Was it jealousy that drove me to follow them up to my music room last night? I’m not surewhatI was thinking. Only that I didn’t want to miss whatever was playing out between them.

No, I’m not jealous. I’m selfish. I’m hella overprotective, too. I’d do anything for my twins. Chalk that up to being raised in a dangerous house where I witnessed just how horrible humans could be. How easily they can tear a chasm inside you when they refuse to give you the most basic of necessities.

Like fucking love.

I don’t want Stas or Beau to ever experience that kind of pain.

Cutting through the formal dining room, I take the stairs by twos. When I don’t find Beau in the music room, my head turns to the spare bedroom with the door closed.

I approach cautiously, ear straining for some sort of confirmation that he didn’t leave without saying goodbye.

Then again, he doesn’t owe me shit.

What if he’s in there with Stas? What if the two of them want to pursue something without me?

Soft plucking of nylon strings comes from behind the door. I listen for a few moments, stunned in place by the emotional melody Beau’s playing. It splits me open. Makes me bleed. Makes me question why he’s here and not out on tour playing with Lithos.

I crack the door, peeking in at him resting against the headboard in bed, one of my guitars held against his bare chest. His left fingers move fluidly over the strings, but he keeps pausing to shake out his right hand in frustration.

Did he injure it?

Concern spreads through me. The last thing I should do is close myself in a bedroom with him.

“Liam?” he asks hesitantly.

I sigh, the discomfort in my chest growing. “Yeah. We should talk.”

The bed creaks, and he pads over to fully open the door. I can’t help my eyes from running down his chest. He’s wearing a pair of my gray sweatpants, and they’re barely clinging to his hips.

Clenching my jaw, I fist my hands at my sides to keep from putting them on his body.

Beau gives me a knowing little grin. “Or we could skip the talking.”

I have a brief moment of weakness where I think about leaning down to capture his mouth. Of pushing him back until he collapses on the bed, pinning him down, and spending hours driving him to the brink of pleasure.

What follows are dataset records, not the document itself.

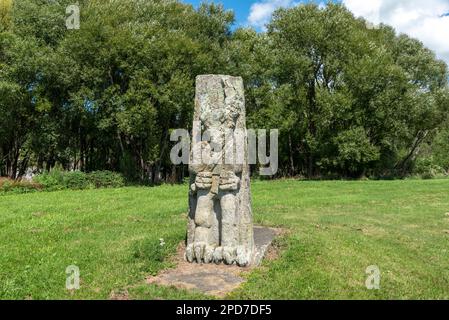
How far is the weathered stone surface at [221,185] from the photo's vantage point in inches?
344

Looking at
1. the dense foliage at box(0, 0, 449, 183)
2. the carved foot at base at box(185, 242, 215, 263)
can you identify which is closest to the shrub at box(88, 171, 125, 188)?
the dense foliage at box(0, 0, 449, 183)

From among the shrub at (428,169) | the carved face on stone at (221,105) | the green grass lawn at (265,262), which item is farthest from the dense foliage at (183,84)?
the carved face on stone at (221,105)

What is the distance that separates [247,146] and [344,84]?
29065 mm

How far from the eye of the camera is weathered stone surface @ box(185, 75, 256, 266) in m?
8.73

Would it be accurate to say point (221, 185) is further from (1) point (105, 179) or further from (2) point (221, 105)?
(1) point (105, 179)

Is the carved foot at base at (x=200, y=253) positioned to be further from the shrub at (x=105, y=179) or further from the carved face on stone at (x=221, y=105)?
the shrub at (x=105, y=179)

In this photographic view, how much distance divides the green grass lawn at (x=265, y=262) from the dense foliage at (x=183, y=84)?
39.7 ft

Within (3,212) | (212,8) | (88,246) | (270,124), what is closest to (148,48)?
(212,8)

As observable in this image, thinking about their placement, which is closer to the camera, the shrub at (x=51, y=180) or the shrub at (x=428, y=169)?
the shrub at (x=51, y=180)

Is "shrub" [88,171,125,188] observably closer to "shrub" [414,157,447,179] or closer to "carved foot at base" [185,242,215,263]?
"carved foot at base" [185,242,215,263]

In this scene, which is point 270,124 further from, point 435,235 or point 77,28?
point 435,235

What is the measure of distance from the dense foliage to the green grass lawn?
39.7 feet

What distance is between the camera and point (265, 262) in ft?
29.4
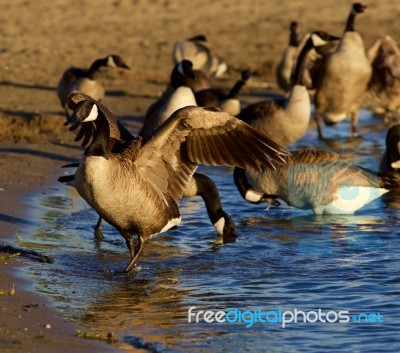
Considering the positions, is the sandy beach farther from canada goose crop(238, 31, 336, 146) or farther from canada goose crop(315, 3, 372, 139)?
canada goose crop(315, 3, 372, 139)

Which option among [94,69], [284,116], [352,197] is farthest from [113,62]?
[352,197]

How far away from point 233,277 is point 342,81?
7548mm

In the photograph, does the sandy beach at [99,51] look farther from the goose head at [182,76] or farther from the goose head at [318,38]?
the goose head at [318,38]

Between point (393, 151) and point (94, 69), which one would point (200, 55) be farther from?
point (393, 151)

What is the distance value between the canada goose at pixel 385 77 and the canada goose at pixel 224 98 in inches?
110

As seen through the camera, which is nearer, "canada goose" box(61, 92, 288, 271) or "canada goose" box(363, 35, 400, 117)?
"canada goose" box(61, 92, 288, 271)

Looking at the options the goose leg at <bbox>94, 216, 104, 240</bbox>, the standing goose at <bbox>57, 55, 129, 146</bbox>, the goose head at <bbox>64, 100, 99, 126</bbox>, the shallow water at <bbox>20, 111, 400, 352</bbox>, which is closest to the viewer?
the shallow water at <bbox>20, 111, 400, 352</bbox>

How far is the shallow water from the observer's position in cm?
586

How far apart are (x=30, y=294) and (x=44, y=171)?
15.3 ft

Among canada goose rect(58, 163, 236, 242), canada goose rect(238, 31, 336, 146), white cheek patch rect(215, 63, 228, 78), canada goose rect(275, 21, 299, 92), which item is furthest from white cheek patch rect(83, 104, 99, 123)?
white cheek patch rect(215, 63, 228, 78)

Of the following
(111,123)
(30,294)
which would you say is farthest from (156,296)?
(111,123)

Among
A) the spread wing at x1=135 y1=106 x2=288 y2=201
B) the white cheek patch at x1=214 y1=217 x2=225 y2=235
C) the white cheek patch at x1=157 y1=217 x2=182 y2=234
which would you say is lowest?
the white cheek patch at x1=214 y1=217 x2=225 y2=235

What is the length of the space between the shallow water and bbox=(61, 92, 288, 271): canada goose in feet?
1.32

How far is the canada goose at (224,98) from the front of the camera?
43.5ft
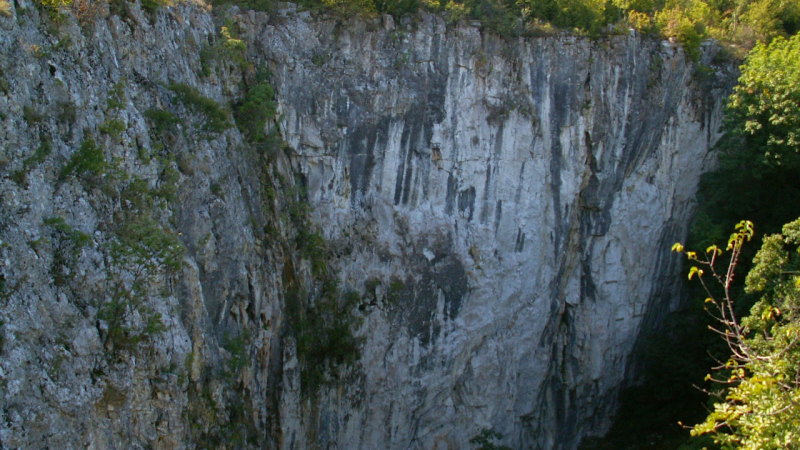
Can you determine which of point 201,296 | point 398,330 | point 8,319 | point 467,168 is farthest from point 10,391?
point 467,168

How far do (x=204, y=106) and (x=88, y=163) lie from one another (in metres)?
2.93

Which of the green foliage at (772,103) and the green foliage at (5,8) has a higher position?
the green foliage at (5,8)

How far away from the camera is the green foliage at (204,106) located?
9969 millimetres

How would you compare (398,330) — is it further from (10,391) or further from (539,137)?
(10,391)

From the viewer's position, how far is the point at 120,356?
7.40 metres

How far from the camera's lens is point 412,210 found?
1487 cm

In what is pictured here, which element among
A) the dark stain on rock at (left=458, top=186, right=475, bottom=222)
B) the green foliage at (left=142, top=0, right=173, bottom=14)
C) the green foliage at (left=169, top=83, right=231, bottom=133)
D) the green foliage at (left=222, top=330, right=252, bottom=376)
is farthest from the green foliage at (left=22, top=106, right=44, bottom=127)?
the dark stain on rock at (left=458, top=186, right=475, bottom=222)

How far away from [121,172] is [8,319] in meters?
2.50

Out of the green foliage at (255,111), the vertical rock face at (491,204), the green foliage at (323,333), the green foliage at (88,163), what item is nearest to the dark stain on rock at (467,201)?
the vertical rock face at (491,204)

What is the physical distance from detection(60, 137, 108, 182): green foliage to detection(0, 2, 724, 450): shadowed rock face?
0.52 ft

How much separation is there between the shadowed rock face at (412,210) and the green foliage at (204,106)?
0.23m

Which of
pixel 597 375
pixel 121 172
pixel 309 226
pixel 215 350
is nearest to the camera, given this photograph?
pixel 121 172

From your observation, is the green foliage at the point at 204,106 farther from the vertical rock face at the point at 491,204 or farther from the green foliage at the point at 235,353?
the green foliage at the point at 235,353

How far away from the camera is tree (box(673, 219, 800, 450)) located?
6.20m
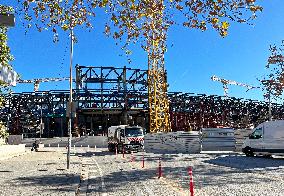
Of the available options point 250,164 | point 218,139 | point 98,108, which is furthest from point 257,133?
point 98,108

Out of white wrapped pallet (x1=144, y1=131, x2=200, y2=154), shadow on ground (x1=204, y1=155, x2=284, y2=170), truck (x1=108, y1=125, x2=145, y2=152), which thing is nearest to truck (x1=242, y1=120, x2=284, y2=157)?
shadow on ground (x1=204, y1=155, x2=284, y2=170)

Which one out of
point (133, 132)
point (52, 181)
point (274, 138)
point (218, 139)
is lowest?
point (52, 181)

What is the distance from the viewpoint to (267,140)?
28.5 meters

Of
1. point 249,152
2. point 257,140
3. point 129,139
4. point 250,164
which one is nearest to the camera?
point 250,164

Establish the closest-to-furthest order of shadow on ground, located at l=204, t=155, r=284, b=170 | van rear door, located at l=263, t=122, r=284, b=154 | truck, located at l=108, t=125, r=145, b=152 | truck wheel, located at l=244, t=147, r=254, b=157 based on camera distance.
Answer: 1. shadow on ground, located at l=204, t=155, r=284, b=170
2. van rear door, located at l=263, t=122, r=284, b=154
3. truck wheel, located at l=244, t=147, r=254, b=157
4. truck, located at l=108, t=125, r=145, b=152

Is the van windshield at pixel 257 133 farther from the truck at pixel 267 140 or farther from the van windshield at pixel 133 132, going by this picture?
the van windshield at pixel 133 132

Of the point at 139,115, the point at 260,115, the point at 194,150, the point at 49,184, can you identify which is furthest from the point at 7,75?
the point at 260,115

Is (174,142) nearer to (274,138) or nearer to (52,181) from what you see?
(274,138)

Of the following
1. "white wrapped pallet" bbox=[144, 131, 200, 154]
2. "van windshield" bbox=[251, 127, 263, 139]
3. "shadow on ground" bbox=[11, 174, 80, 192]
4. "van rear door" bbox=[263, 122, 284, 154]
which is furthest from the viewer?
"white wrapped pallet" bbox=[144, 131, 200, 154]

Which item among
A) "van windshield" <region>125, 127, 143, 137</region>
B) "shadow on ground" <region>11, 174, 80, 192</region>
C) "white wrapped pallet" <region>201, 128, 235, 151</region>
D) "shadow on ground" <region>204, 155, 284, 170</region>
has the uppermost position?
"van windshield" <region>125, 127, 143, 137</region>

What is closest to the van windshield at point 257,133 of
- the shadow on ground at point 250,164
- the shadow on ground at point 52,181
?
the shadow on ground at point 250,164

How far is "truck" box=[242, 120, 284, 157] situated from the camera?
27.6 m

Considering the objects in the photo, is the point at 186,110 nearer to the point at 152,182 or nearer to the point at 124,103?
the point at 124,103

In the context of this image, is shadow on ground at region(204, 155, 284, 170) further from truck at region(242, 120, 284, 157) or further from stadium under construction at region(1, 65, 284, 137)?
stadium under construction at region(1, 65, 284, 137)
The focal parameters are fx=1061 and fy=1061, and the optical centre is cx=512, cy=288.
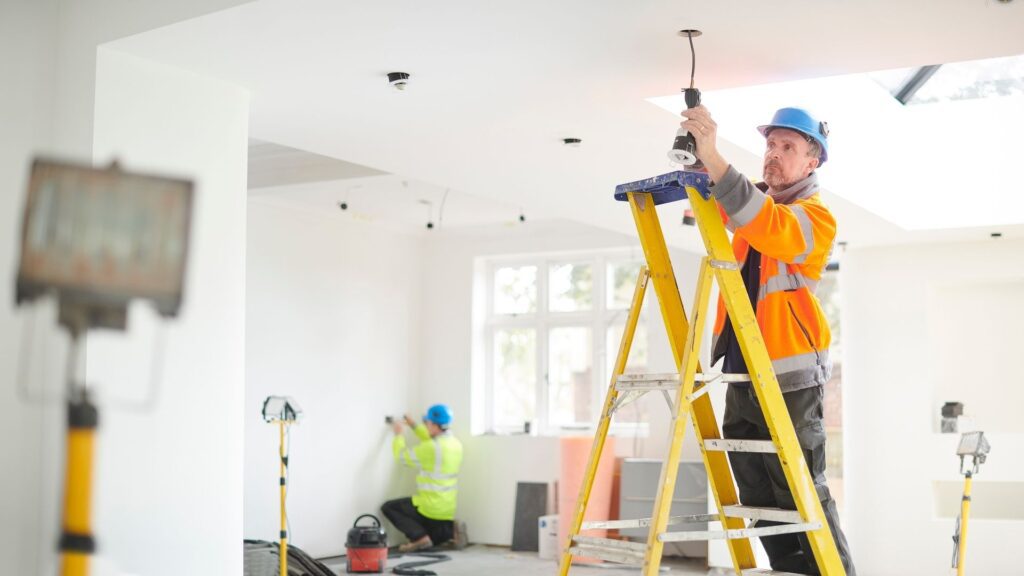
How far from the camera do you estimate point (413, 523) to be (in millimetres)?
9242

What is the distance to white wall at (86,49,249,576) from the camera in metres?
3.38

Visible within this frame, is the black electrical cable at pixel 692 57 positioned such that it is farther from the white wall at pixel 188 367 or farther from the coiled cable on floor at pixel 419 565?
the coiled cable on floor at pixel 419 565

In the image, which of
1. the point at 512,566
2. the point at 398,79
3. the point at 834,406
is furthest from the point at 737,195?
the point at 834,406

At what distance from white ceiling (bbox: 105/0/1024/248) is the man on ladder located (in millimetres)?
501

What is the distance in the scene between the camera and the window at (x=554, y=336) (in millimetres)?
9602

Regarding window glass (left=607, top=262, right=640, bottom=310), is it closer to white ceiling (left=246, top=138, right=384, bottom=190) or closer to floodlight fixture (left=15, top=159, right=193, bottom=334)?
white ceiling (left=246, top=138, right=384, bottom=190)

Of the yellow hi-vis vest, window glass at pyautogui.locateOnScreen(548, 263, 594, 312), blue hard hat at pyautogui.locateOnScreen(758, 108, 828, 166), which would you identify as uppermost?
window glass at pyautogui.locateOnScreen(548, 263, 594, 312)

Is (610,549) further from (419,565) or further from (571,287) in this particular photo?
(571,287)

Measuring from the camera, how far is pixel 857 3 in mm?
3059

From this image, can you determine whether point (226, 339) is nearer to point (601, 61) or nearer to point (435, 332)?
point (601, 61)

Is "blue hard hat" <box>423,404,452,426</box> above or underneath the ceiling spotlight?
underneath

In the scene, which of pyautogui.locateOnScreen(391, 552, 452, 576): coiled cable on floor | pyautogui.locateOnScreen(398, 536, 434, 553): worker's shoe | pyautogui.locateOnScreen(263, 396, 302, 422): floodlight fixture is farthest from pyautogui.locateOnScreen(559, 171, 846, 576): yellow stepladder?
pyautogui.locateOnScreen(398, 536, 434, 553): worker's shoe

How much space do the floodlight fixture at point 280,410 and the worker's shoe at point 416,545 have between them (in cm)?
367

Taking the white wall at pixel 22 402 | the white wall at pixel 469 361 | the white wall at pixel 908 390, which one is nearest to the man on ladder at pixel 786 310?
the white wall at pixel 22 402
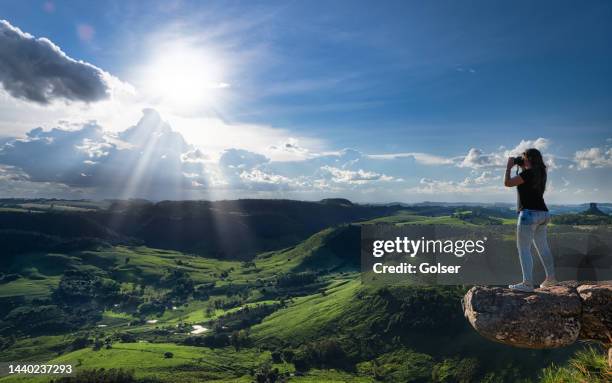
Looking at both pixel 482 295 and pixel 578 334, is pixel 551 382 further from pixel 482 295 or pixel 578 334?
pixel 482 295

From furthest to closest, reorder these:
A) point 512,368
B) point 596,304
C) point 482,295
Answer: point 512,368, point 482,295, point 596,304

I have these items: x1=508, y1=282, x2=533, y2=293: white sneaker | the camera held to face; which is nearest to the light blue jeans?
x1=508, y1=282, x2=533, y2=293: white sneaker

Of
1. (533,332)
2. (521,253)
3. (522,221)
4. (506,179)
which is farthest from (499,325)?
(506,179)

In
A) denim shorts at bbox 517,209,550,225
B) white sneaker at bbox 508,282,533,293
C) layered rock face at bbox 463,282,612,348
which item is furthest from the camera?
white sneaker at bbox 508,282,533,293

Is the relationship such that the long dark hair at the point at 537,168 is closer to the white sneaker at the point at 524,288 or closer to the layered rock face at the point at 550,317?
the white sneaker at the point at 524,288

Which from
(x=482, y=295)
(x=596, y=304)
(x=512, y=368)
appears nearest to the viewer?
(x=596, y=304)

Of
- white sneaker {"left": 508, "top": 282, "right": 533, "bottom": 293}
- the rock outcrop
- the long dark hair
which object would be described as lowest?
the rock outcrop

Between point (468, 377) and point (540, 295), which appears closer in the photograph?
point (540, 295)

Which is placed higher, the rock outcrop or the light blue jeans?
the light blue jeans

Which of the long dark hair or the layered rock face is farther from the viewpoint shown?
the long dark hair

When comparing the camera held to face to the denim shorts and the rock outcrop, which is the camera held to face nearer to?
the denim shorts
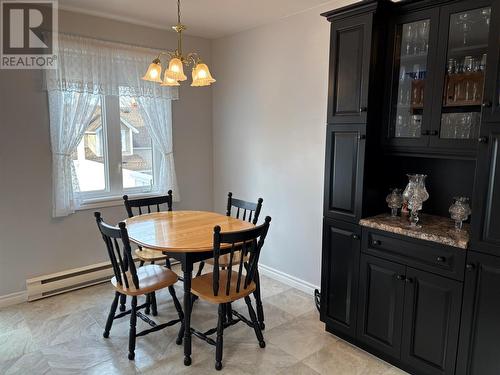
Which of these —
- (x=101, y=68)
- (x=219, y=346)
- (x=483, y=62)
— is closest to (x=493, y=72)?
(x=483, y=62)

When I don’t give in for once, the spark in his blue eyes fades. He runs a hand through his still-damp hair and walks over to the bed to plop down on the edge.

It’s then I realize there are no lights on in his room, just the faint glow of the streetlamp through the half-closed blinds.

“Why are you playing in the dark?”

“Had a headache,” he mumbles.

I stride into the connected bathroom to retrieve medicine from the cabinet above the sink. I pull out two Tylenol, grab the bottle of water from the nightstand, and hold both out for him.

He looks up at me defensively. “You know, I didn’t come here for this.”

It takes a glare to get him to accept my offerings. After swallowing the medicine, he rolls out flat on his back.